Here, it is set as follows.
\frac{\partial{E}}{\partial{y_{2j}}}\frac{\partial{y_{2j}}}{\partial{s_{2j}}} = \delta_{2j}
Also, the following equation can be obtained from $ s_ {2j} = \ sum_ {i} w_ {2ji} y_ {1i} $.
\frac{\partial{s_{2j}}}{\partial{w_{2ji}}} = y_{1i}
The following equations are obtained by combining the previous equations.
\frac{\partial{E}}{\partial{w_{2ji}}} = \delta_{2j}y_{1i}
Learning can be done with the following update formula. Here, the arrow in the equation means to replace the variable on the left side with the right side. Also, $ \ epsilon $ is a hyperparameter called learning rate. By adjusting this value, the speed of learning can be increased or decreased.
w_{2ji} \leftarrow w_{2ji} - \epsilon \delta_{2j}y_{1i}
Here, put it as follows,
\delta_{2} = (\delta_{2j})
The following equation is a summary of the discussions so far in the form of a matrix.
\Delta W_{2} = (\frac{\partial{E}}{\partial{w_{2ji}}})
= \delta_{2}y_{1}^{T}
W_{2} \leftarrow W_{2} - \epsilon \Delta W_{2}
Considering the Bias term in the same way, the following equation can be obtained.
\frac{\partial{E}}{\partial{b_{2j}}} = \delta_{2j}
Therefore, the update formula for the bias term is as follows.
b_{2} \leftarrow b_{2} - \epsilon \delta_{2}
Specifically, an example using the sigmoid function as AF and SE as EF is shown.
\frac{\partial{E}}{\partial{y_{2j}}} = -(t_{j}-y_{2j})
\frac{\partial{y_{2j}}}{\partial{s_{2j}}} = y_{2j}(1-y_{2j})
Therefore, the following equation is obtained.
\delta_{2j} = -(t_{j}-y_{2j})y_{2j}(1-y_{2j})
This $ \ delta_ {2} = (\ delta_ {2j}) $ can be used to train both weight and Bias parameters.

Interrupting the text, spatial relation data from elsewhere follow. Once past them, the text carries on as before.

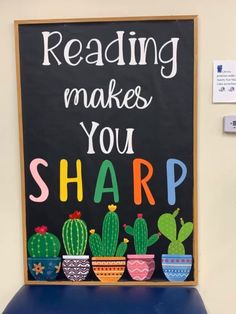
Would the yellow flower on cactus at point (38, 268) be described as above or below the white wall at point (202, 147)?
below

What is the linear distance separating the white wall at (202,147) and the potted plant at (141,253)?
0.22 meters

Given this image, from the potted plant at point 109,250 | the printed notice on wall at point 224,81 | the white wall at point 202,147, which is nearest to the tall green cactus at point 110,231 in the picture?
the potted plant at point 109,250

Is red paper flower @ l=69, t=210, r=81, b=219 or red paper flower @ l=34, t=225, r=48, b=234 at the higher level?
red paper flower @ l=69, t=210, r=81, b=219

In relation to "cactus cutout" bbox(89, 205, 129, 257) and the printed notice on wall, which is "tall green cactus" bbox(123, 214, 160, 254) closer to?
"cactus cutout" bbox(89, 205, 129, 257)

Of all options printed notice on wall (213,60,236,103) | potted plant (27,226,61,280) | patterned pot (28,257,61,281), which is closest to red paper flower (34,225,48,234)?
potted plant (27,226,61,280)

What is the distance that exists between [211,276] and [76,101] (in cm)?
95

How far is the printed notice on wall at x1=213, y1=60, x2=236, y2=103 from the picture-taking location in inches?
67.3

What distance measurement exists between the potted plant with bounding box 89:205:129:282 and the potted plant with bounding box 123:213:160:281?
0.13 ft

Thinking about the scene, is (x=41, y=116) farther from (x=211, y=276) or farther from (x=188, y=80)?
(x=211, y=276)

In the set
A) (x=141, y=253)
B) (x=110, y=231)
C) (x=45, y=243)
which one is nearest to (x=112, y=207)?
(x=110, y=231)

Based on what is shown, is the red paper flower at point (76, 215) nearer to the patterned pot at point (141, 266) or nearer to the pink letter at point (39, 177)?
the pink letter at point (39, 177)

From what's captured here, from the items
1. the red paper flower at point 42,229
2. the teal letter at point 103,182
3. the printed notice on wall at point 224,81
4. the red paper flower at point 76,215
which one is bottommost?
the red paper flower at point 42,229

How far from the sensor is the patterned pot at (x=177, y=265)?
177cm

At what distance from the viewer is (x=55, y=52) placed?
1736 mm
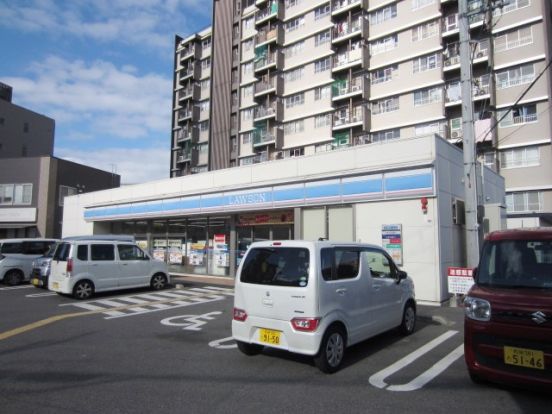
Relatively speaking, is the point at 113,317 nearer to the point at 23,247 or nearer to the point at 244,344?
the point at 244,344

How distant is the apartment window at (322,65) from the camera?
40.7 m

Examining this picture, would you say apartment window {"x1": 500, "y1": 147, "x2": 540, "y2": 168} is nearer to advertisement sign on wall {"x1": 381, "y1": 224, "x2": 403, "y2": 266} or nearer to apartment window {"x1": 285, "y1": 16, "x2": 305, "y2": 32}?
advertisement sign on wall {"x1": 381, "y1": 224, "x2": 403, "y2": 266}

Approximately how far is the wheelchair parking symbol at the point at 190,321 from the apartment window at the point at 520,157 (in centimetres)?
2940

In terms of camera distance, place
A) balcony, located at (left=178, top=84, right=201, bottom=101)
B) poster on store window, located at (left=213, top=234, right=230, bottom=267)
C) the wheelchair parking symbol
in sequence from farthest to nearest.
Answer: balcony, located at (left=178, top=84, right=201, bottom=101) < poster on store window, located at (left=213, top=234, right=230, bottom=267) < the wheelchair parking symbol

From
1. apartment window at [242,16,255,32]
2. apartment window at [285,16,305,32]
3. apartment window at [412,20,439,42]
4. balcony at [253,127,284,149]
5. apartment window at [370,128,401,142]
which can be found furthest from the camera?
apartment window at [242,16,255,32]

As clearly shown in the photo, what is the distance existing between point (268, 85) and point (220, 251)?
30705 mm

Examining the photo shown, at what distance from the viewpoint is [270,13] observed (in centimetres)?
4584

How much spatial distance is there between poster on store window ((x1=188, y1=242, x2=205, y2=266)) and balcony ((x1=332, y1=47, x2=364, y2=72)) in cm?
2568

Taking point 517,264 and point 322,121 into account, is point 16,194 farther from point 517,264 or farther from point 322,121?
point 517,264

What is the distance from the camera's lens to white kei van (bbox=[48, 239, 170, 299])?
12250 mm

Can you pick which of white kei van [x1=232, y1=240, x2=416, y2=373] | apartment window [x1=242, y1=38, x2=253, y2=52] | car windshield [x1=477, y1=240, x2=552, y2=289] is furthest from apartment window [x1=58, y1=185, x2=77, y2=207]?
car windshield [x1=477, y1=240, x2=552, y2=289]

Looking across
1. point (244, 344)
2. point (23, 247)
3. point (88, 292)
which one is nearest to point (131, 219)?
point (23, 247)

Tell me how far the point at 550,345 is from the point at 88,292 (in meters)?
12.1

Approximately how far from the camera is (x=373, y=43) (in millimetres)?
37969
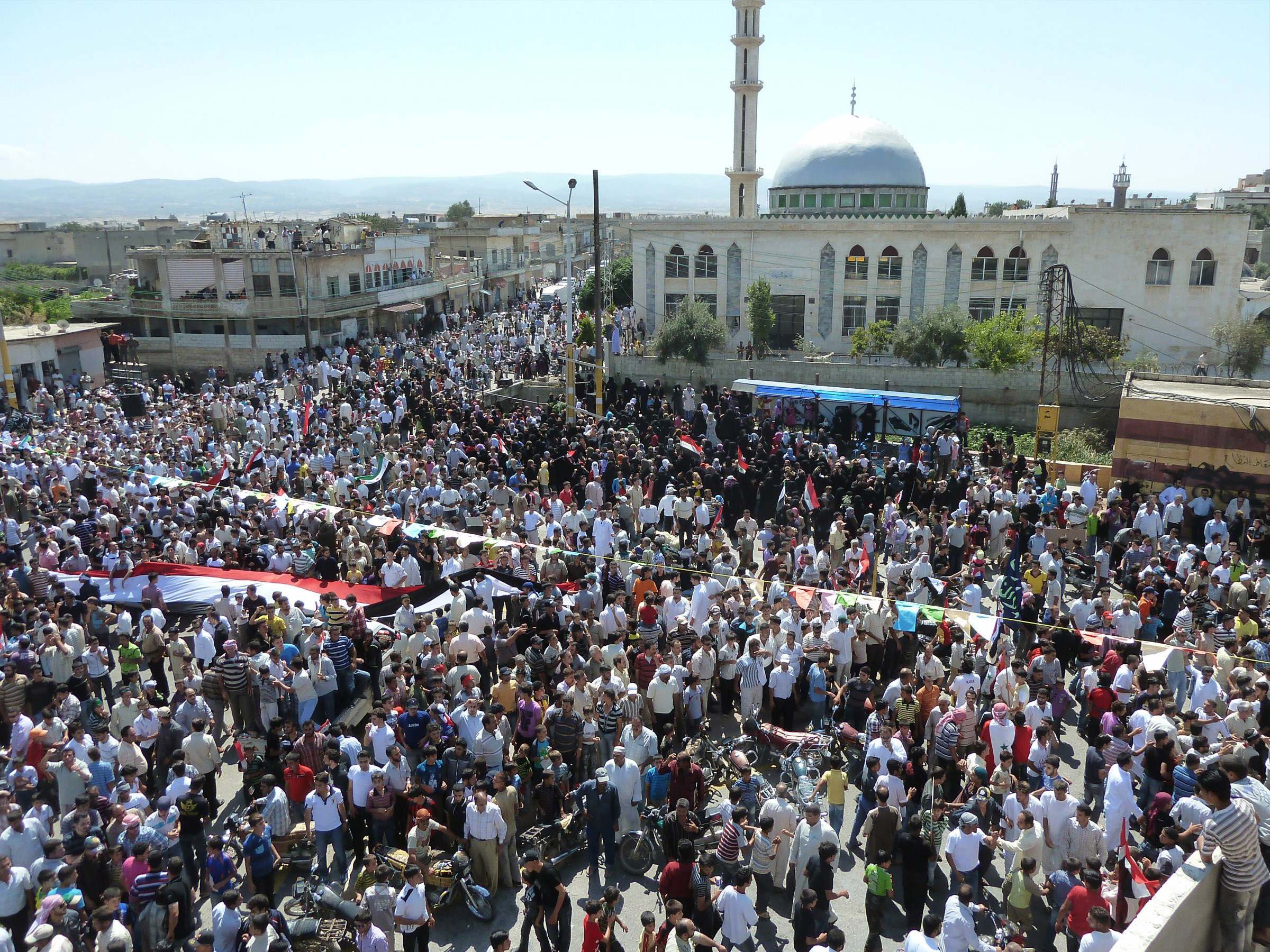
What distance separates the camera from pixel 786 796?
27.0 ft

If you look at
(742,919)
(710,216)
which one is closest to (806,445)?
(742,919)

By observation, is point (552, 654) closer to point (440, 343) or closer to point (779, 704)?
point (779, 704)

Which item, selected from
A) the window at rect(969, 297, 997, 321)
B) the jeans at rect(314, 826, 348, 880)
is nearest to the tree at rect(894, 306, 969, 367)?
the window at rect(969, 297, 997, 321)

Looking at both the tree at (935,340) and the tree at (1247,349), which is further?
the tree at (1247,349)

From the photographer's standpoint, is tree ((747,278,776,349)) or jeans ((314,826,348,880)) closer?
jeans ((314,826,348,880))

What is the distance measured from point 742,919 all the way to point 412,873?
240 centimetres

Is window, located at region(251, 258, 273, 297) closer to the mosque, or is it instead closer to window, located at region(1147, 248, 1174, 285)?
the mosque

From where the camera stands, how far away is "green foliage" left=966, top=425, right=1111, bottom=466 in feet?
77.9

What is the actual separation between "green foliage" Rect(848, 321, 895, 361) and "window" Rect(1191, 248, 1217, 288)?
12.9 metres

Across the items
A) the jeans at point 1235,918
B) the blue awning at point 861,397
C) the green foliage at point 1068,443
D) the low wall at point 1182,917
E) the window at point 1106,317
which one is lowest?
the green foliage at point 1068,443

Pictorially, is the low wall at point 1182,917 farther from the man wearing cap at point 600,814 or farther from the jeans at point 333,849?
the jeans at point 333,849

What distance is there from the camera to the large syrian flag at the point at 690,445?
1878 centimetres

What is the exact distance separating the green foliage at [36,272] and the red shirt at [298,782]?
60.7 metres

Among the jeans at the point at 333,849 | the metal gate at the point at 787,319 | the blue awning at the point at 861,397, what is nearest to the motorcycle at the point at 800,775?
the jeans at the point at 333,849
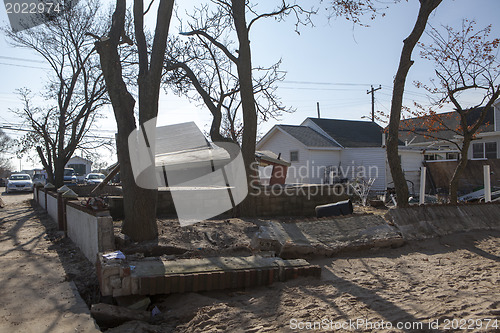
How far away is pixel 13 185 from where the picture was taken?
98.2ft

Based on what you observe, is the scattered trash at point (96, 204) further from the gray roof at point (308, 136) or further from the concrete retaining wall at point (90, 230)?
the gray roof at point (308, 136)

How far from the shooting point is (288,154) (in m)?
26.1

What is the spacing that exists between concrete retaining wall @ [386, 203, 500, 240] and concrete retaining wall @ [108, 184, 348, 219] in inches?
147

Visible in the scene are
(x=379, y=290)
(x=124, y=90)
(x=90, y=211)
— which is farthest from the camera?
(x=124, y=90)

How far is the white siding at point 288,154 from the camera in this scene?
2466cm

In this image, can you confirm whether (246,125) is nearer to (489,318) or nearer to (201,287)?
(201,287)

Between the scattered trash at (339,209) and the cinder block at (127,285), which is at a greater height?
the scattered trash at (339,209)

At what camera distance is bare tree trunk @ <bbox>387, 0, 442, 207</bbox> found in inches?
342

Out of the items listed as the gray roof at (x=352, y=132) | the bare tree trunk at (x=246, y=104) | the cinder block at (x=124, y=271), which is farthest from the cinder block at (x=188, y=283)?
the gray roof at (x=352, y=132)

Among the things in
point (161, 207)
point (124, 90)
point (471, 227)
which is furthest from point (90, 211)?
point (471, 227)

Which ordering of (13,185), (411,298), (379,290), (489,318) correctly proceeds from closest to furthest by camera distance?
(489,318) → (411,298) → (379,290) → (13,185)

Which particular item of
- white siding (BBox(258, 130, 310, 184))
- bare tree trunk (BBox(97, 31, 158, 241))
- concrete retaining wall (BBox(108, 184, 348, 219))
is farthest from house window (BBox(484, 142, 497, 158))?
bare tree trunk (BBox(97, 31, 158, 241))

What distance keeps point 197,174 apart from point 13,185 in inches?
779

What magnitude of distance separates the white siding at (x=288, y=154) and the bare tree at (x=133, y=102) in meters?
17.2
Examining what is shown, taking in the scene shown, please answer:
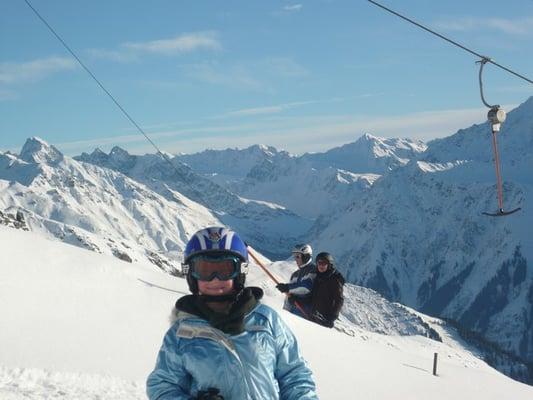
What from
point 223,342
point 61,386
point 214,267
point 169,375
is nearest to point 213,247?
point 214,267

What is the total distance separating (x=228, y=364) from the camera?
14.6ft

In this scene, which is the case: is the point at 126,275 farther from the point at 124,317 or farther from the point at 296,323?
the point at 296,323

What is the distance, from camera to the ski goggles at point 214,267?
4.66m

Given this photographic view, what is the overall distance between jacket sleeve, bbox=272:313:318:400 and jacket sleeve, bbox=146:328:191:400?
0.71 metres

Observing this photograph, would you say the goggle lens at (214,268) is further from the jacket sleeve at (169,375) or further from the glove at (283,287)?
the glove at (283,287)

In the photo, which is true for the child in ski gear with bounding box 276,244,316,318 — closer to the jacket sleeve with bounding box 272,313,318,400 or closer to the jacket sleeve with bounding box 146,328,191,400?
the jacket sleeve with bounding box 272,313,318,400

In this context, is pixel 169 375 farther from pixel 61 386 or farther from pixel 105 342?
Result: pixel 105 342

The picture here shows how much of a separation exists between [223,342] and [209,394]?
1.25 feet

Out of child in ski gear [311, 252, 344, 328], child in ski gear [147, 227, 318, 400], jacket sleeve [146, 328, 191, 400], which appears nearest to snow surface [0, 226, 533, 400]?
child in ski gear [311, 252, 344, 328]

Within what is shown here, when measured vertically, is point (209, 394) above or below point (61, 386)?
above

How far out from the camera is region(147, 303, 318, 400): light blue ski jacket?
4.44 metres

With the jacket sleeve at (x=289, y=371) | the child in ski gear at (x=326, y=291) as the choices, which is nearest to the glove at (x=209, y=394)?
the jacket sleeve at (x=289, y=371)

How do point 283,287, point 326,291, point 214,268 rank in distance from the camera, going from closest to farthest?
point 214,268 → point 326,291 → point 283,287

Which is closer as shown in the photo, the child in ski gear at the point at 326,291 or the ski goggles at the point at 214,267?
the ski goggles at the point at 214,267
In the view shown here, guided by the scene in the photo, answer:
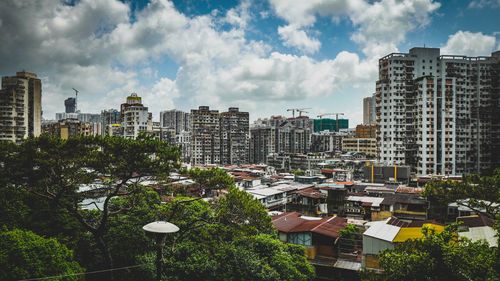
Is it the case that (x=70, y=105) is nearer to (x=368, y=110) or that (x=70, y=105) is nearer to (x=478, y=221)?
(x=368, y=110)

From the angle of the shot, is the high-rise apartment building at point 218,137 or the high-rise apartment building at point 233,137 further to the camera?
the high-rise apartment building at point 233,137

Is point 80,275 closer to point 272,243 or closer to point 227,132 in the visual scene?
point 272,243

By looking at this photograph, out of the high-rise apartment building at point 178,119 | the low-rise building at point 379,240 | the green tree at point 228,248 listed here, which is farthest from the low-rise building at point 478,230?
the high-rise apartment building at point 178,119

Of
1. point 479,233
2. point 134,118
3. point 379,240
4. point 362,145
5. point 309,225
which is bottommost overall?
point 309,225

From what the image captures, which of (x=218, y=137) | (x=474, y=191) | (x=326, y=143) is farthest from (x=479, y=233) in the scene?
(x=326, y=143)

Below is the code that allows the three-layer MLP to learn the recognition of handwritten character 9 only in the output layer.
from scipy import misc
import numpy as np
from matplotlib import pyplot as plt
class Layer:
def __init__(self, W, b, f):
self._W = W
self._b = b
self._f = f
def propagate_forward(self, x):
return self._f(self._W @ x + self._b)
def sigmoid(s):
return 1/(1 + np.exp(-s))
def d_sigmoid(y):
return y * (1 - y)
def se(t, y):
return ((t - y).T @ (t-y)).flatten()[0]/2
def d_se(t, y):
return -(t - y)
if __name__ == '__main__':
# Input vector (Layer 0)
x = misc.imread('img/9.png', flatten=True).flatten()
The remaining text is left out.